WORK ORDER:
According to the article on Europe's "three-body problem," what position does Dominic Porter hold?

TEXT SHOWN:
Europe’s three-body problem: collapsing global order sparks hunt for new trajectory


Everywhere they look these days, Europe’s politicians see chaos.

The United States is helping to trash the global order it built in its image. China is pulling the rug from under efforts to upgrade European industry by weaponising its monopoly on critical minerals. Russia is waging a hot war at the European Union’s borders, with the growing danger that it may spill over.

So tumultuous have things become, some officials have turned to Chinese science fiction to describe it.

“Where we are now, we’re actually in a time of a ‘three-body problem’ which is notoriously unstable and quirky – it can take many shapes,” said Marc Moquette, the special envoy for knowledge on China in the Dutch government, referring to the blockbuster Chinese novel of the same name.

In The Three-Body Problem by Liu Cixin, intergalactic aliens face civilisational extinction because of their uncontrollable cosmic system, in which the chaotic movements of the system’s three suns will eventually destroy their planet.

In a simulated version of that galaxy, scientists on Earth try to solve the “three-body problem”, searching for solutions that do not exist before the simulated world collapses when the three suns move unpredictably again. The more they try to solve the chaos, the more they realise the problem is not solvable, only survivable.

It is easy, then, to see why Moquette reached for the analogy at the Reconnect China conference in The Hague on Thursday. Many in Europe feel similarly hopeless when observing the three powers rattling their world today.

At the Dutch event, policymakers and China experts puzzled over how the EU could reassert some control in its relations with Beijing, which speakers said had gone from bad to worse.

“It’s now been four years that I’ve been doing this job. And it’s not the most fun thing for a diplomat to say that I’ve been shepherding a steadily declining relationship on a daily basis for the last four years, trying to manage decline,” said Dominic Porter, head of the China desk in the EU’s foreign service.

Rocked by Russia’s invasion of Ukraine and Beijing’s perceived support for Moscow, a wildly unbalanced trading picture and a diplomatic dynamic in which the European side feels it is being ignored by Beijing, Porter said it was “hard to disagree” with the suggestion that ties were at an all-time low.

“As the counterpoint to that, I can say what I always say to my Chinese colleagues, which is: we are never going to give up on trying to talk constructively with you,” Porter added.

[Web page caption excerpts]
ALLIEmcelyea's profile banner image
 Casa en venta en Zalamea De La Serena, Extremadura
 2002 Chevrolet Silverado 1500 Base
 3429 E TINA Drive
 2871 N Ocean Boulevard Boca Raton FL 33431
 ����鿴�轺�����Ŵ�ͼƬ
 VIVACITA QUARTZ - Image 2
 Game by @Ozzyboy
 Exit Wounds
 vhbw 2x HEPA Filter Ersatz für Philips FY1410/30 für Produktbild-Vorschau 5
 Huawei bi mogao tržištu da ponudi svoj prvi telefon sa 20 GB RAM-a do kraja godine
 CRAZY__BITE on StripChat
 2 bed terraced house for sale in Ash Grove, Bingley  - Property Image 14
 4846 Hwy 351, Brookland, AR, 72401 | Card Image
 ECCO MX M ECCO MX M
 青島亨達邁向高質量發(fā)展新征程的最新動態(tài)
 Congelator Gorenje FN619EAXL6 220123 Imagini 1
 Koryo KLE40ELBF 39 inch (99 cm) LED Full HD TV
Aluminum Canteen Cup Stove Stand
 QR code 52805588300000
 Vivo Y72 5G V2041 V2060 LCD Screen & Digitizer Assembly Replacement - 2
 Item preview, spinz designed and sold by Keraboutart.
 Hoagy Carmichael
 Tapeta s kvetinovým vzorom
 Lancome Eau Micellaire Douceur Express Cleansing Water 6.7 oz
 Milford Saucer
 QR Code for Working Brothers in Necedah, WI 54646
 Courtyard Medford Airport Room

ANSWER TO THE EXERCISE:
He is head of the China desk in the EU's foreign service.